Accept her limitations graciously and without comment. Holidays can be trigger for drug use in some people, and your relative may want to go to a 12-step meeting during her visit. Other people in recovery may need some time by themselves, to pray, meditate, or call a recovering friend. Allow them to do this without making it a big deal.

Remember there are no black sheep. We are all gray sheep, since we all have our faults. In some families, one person, often the person with substance use disorder, gets unfairly designated as the black sheep. She gets blamed for every misfortune the family has experienced. Don’t slip into this pattern at holiday functions.

What not to do:

Don’t ask the recovering person if she’s relapsed. If you can’t tell, assume all is well with her recovery. If she looks intoxicated, you can express your concern privately, without involving everyone.

Don’t use drugs, including alcohol, around a recovering person unless you check with them first. Ask if drug or alcohol use may be a trigger, and if it is, abstain from use yourself. If you must use alcohol or other drugs, go to a separate part of the house or to another location.

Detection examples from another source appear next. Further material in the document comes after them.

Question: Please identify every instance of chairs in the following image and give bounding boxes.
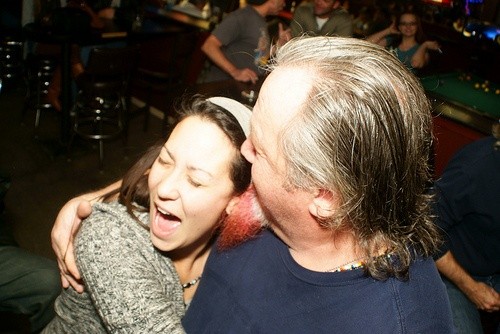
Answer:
[7,31,199,162]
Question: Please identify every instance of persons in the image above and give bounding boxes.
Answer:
[50,37,453,334]
[57,0,443,117]
[415,127,496,333]
[42,97,252,334]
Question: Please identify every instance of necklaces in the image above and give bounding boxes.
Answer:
[182,275,204,291]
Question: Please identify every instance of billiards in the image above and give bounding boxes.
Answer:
[439,73,500,94]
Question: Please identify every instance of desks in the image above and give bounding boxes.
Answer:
[23,22,146,162]
[420,70,500,177]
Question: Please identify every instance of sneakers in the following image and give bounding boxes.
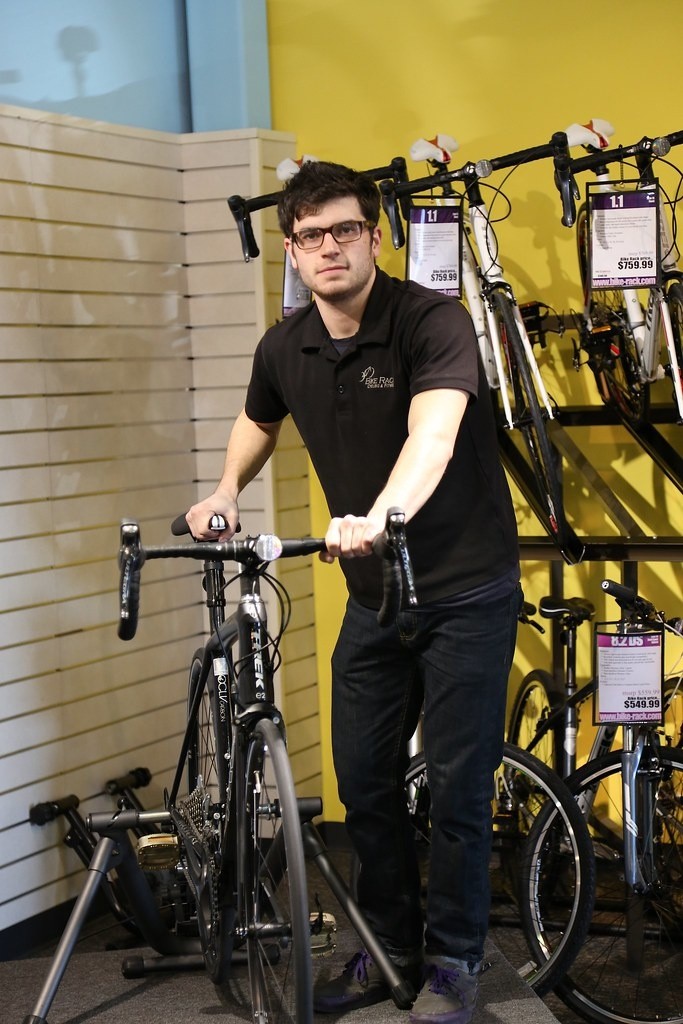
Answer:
[313,950,424,1013]
[409,962,480,1024]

Being around drugs including alcohol can be a bigger trigger during the first few years of recovery, but any recovering person can have times when they feel vulnerable, so check with them privately before you break open a bottle of wine.

If your family’s usual way of celebrating holidays is to get “ all liquored up,” then understand why a recovering relative may not wish to come to be with family at this time, and don’t take it personally.

For some of us, remaining in recovery is a life and death issue, so please accept we will do what we must to remain in recovery, even if that means making a holiday phone call rather than making a holiday visit.

If your recovering loved one is in medication-assisted treatment with methadone or buprenorphine, don’t feel like you have the right to make dosage recommendations. Don’t ask “When are you going to off of that medication (meaning methadone or buprenorphine)?Your loved one may taper off medication completely at some point, or he may not. Either way, that’s a medical decision best made by the patient and his doctor. Asking when a taper is planned is not your business..

Refrain from giving hilarious descriptions of your loved one’s past addictive behavior, saying, “But I’m only joking!” This can hurt her feelings, and keep her feeling stuck with an identity as a drug user. She can begin to believe that with her family, being an addict is a life sentence.

Remember your loved one is more than the disease from which they are recovering. Some people have diabetes and some people have substance use disorders. These diseases are only a small part of who they are.

I hope this helps.

May all my readers have a Merry Christmas and Happy Holidays!